Pro-government forces entered the town of Adan Yabal in Hirshabelle, about 220km (140 miles) northeast of the capital Mogadishu, after the al-Qaeda-affiliated fighters withdrew without resisting, President Hassan Sheikh Mohamud said in a televised address on Tuesday.

The army and local clan militias known as “Macawisley” have retaken swaths of territory in the central states of Galmudug and Hirshabelle in recent months in an operation backed by United States air attacks and helicopter support from an African Union (AU) force, ATMIS.

Speaking to the Reuters news agency, Adan Yabal Mayor Mahamud Hasan Mahamud said the army and militias took control of the town and the surrounding district of the same name without encountering resistance on Monday.

“Adan Yabal was very important for al-Shabab because it is the heart that connects the central regions and the south of Somalia. It was also their main base from which they manage the central regions,” Mahamud said.

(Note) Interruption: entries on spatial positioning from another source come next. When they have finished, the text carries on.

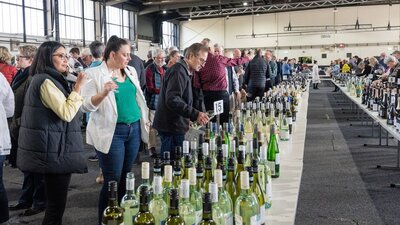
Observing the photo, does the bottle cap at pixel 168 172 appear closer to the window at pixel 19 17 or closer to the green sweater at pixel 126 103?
the green sweater at pixel 126 103

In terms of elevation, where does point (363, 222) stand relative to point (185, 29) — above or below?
below

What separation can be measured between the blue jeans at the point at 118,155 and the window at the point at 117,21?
15.8 metres

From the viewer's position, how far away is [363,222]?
3.22 meters

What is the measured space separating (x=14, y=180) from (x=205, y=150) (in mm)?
3535

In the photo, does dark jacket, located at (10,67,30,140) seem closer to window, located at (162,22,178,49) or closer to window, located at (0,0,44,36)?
window, located at (0,0,44,36)

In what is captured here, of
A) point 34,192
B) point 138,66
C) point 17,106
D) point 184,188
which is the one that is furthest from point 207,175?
point 138,66

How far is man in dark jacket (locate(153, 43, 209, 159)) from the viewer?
8.70 feet

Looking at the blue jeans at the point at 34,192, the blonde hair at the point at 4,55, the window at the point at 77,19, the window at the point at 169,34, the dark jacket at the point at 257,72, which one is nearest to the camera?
the blue jeans at the point at 34,192

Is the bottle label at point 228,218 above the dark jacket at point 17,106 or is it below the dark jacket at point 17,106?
below

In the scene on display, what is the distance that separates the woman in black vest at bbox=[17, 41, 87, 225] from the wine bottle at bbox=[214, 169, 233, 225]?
1.01m

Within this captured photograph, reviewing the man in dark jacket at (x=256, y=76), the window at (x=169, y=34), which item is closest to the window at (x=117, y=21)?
the window at (x=169, y=34)

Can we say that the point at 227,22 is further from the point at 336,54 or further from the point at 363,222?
the point at 363,222

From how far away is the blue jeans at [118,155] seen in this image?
2234mm

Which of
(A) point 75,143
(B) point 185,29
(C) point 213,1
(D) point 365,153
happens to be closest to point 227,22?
(B) point 185,29
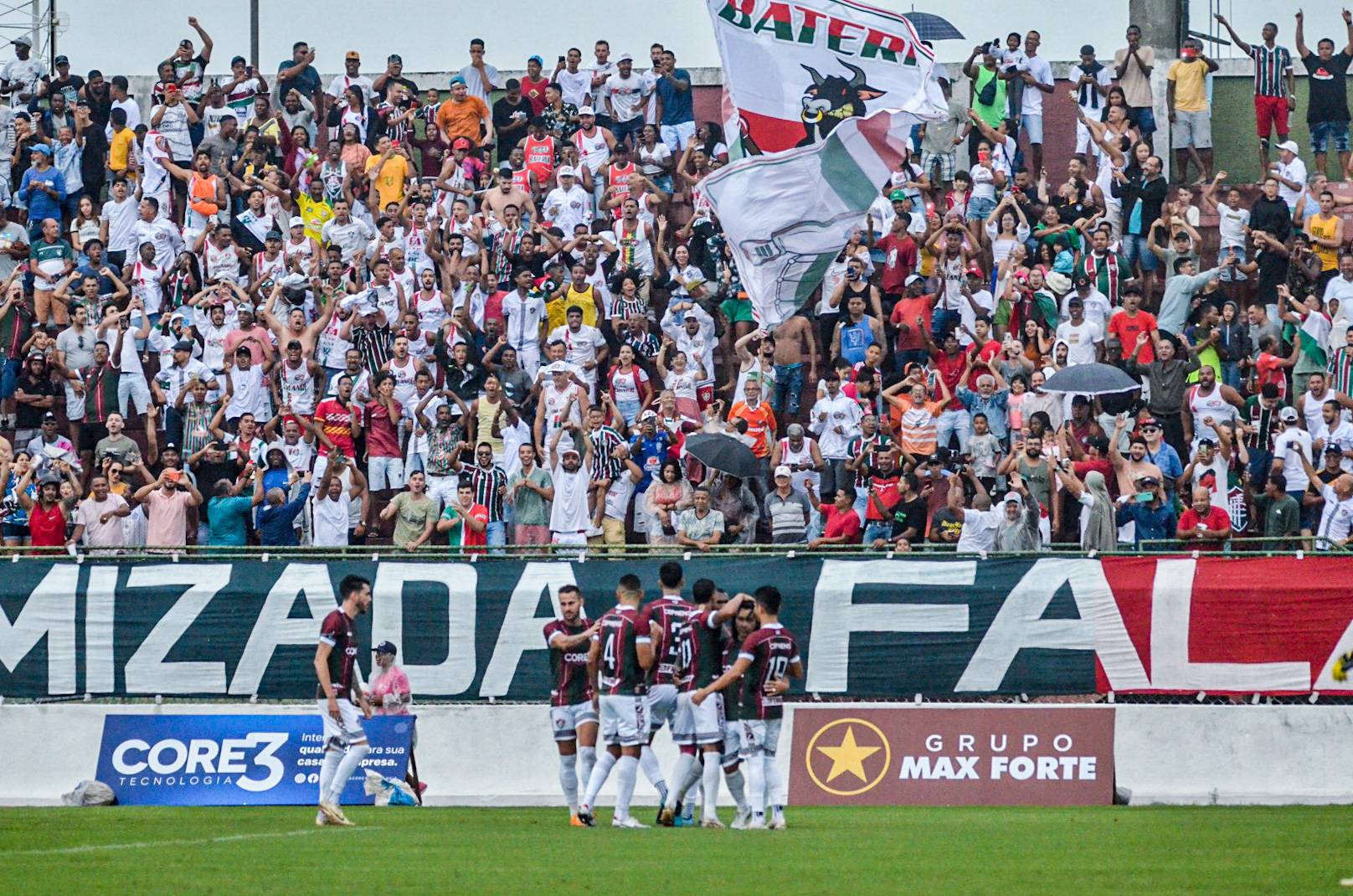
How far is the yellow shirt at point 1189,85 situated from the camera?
2814 cm

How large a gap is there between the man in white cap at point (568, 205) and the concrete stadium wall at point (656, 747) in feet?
30.8

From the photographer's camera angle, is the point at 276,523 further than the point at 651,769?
Yes

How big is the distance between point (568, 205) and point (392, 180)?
267 centimetres

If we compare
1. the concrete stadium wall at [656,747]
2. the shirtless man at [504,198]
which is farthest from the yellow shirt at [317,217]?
the concrete stadium wall at [656,747]

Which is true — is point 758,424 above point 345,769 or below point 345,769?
above

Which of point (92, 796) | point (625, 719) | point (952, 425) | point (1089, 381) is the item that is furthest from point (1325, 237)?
point (92, 796)

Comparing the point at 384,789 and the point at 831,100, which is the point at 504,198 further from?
the point at 384,789

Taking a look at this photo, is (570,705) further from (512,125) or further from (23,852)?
(512,125)

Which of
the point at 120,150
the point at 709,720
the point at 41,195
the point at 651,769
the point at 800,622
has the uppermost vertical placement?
the point at 120,150

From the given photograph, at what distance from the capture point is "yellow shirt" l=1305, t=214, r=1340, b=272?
2475 centimetres

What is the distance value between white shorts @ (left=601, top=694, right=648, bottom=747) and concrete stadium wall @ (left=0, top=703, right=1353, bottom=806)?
10.3 feet

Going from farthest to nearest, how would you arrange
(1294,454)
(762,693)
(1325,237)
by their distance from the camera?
(1325,237) → (1294,454) → (762,693)

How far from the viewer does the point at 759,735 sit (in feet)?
50.4

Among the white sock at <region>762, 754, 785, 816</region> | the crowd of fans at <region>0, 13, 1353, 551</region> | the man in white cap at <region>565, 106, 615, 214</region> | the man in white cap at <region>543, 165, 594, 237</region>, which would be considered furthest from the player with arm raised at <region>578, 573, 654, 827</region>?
the man in white cap at <region>565, 106, 615, 214</region>
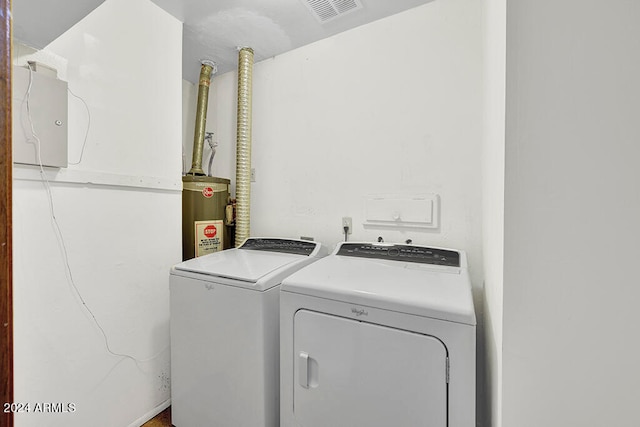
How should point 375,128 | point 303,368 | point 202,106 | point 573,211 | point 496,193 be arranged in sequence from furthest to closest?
point 202,106
point 375,128
point 303,368
point 496,193
point 573,211

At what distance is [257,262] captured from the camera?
4.75ft

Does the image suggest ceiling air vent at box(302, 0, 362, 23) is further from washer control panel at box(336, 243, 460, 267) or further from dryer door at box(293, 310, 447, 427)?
dryer door at box(293, 310, 447, 427)

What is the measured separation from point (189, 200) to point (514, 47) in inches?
76.3

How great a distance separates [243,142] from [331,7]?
1.06 metres

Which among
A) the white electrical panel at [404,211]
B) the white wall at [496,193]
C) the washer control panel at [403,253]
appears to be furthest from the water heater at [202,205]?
the white wall at [496,193]

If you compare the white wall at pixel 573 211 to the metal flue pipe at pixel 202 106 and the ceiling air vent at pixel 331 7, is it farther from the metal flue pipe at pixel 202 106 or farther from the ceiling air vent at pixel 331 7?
the metal flue pipe at pixel 202 106

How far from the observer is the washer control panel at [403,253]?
1299 millimetres

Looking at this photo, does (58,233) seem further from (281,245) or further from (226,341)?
(281,245)

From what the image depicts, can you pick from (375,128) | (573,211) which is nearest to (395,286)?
(573,211)

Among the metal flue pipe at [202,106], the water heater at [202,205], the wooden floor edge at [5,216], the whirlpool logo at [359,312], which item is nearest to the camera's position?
the wooden floor edge at [5,216]

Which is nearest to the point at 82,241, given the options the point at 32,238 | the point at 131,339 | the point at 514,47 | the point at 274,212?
the point at 32,238

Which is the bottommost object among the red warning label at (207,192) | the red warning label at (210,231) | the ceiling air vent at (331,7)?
the red warning label at (210,231)

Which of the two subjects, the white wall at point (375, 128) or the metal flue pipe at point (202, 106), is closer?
the white wall at point (375, 128)

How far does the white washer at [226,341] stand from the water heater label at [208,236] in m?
0.44
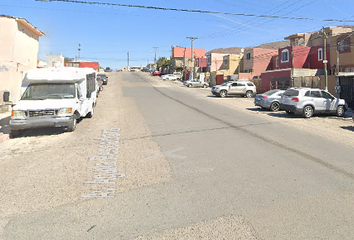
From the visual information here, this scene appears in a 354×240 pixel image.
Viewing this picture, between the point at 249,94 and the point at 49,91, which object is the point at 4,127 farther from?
the point at 249,94

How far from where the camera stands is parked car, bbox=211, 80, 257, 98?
26.3 meters

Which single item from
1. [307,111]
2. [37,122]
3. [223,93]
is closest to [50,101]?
[37,122]

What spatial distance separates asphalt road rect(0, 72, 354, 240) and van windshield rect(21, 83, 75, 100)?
1978 millimetres

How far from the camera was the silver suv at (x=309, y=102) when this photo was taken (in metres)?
13.8

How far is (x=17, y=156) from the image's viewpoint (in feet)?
22.8

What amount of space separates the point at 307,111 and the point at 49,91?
12742 millimetres

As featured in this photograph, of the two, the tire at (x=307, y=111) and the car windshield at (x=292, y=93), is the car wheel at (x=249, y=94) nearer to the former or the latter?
the car windshield at (x=292, y=93)

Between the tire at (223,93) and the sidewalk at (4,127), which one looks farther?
the tire at (223,93)

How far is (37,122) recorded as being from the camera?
28.6ft

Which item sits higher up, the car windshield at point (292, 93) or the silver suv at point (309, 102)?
the car windshield at point (292, 93)

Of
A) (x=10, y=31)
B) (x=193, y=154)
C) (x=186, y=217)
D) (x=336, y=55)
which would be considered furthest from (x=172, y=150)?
(x=336, y=55)

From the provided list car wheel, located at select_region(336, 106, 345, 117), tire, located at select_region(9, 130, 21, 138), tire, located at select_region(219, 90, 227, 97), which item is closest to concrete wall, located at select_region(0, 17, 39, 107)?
tire, located at select_region(9, 130, 21, 138)

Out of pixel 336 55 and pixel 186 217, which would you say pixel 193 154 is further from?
pixel 336 55

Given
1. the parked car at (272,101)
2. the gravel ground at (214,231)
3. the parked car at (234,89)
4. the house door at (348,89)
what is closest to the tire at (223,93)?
the parked car at (234,89)
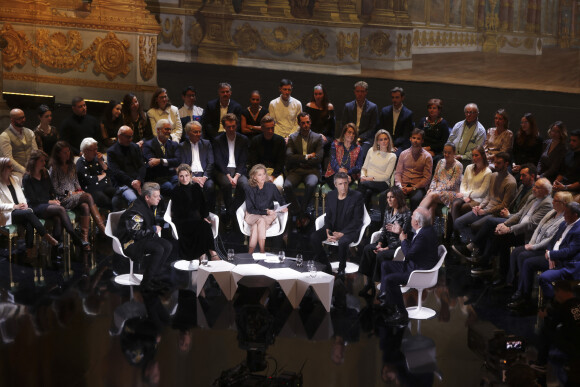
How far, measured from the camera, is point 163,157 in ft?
32.6

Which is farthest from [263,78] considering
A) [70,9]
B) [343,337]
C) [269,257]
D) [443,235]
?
[343,337]

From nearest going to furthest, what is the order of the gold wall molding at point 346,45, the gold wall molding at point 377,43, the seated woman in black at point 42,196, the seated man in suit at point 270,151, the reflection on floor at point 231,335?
the reflection on floor at point 231,335 → the seated woman in black at point 42,196 → the seated man in suit at point 270,151 → the gold wall molding at point 377,43 → the gold wall molding at point 346,45

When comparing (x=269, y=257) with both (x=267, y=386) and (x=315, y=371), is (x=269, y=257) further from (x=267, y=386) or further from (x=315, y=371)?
(x=267, y=386)

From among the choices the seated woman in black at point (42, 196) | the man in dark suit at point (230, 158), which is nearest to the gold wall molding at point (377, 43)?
the man in dark suit at point (230, 158)

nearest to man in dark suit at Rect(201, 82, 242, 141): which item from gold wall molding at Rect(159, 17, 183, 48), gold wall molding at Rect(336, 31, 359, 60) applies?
gold wall molding at Rect(336, 31, 359, 60)

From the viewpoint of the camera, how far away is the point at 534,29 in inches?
472

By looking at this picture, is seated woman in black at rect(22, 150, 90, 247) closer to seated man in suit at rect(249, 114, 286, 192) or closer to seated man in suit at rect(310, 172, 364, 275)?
seated man in suit at rect(249, 114, 286, 192)

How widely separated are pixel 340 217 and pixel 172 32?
9.18m

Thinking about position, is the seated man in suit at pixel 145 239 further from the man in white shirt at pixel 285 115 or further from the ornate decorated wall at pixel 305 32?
the ornate decorated wall at pixel 305 32

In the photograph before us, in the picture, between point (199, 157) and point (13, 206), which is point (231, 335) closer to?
point (13, 206)

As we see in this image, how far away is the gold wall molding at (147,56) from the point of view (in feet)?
44.0

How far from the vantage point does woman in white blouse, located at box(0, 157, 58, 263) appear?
8406 millimetres

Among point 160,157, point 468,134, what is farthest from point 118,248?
point 468,134

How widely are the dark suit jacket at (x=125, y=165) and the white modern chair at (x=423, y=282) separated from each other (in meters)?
3.60
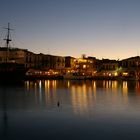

ATMIS said al-Shabab had used Adan Yabal as a training base. The force welcomed its return to Somali government control.

The fighters, who have been waging a bloody war against Somalia’s internationally recognised federal government for 15 years, also used the town as a logistics hub.

Mohammed El-Amine Souef, head of ATMIS, said the broader campaign was delivering “destructive and decisive” blows against the group.

President Mohamud, who declared an “all-out war” against al-Shabab after his election in May, said the effort to rid Hirshabelle and Galmudug of the group was in its “final stages” with only “pockets” of resistance remaining.

AMISOM, a previous incarnation of the AU force in Somalia, had seized Adan Yabal from the fighters in 2016 before ceding control a few months later after Ethiopian troops withdrew.

Analysts say that al-Shabab often abandons areas before army offensives but the government is usually unable to hold recaptured territory, which allows the fighters to return.

Forced out of the country’s main urban centres about 10 years ago, al-Shabab remains entrenched in vast swaths of rural central and southern Somalia and continues to carry out deadly attacks in Mogadishu.

On October 29, 116 people were killed in the capital in two car bomb explosions at the education ministry, and eight civilians died in a 21-hour hotel siege on November 27.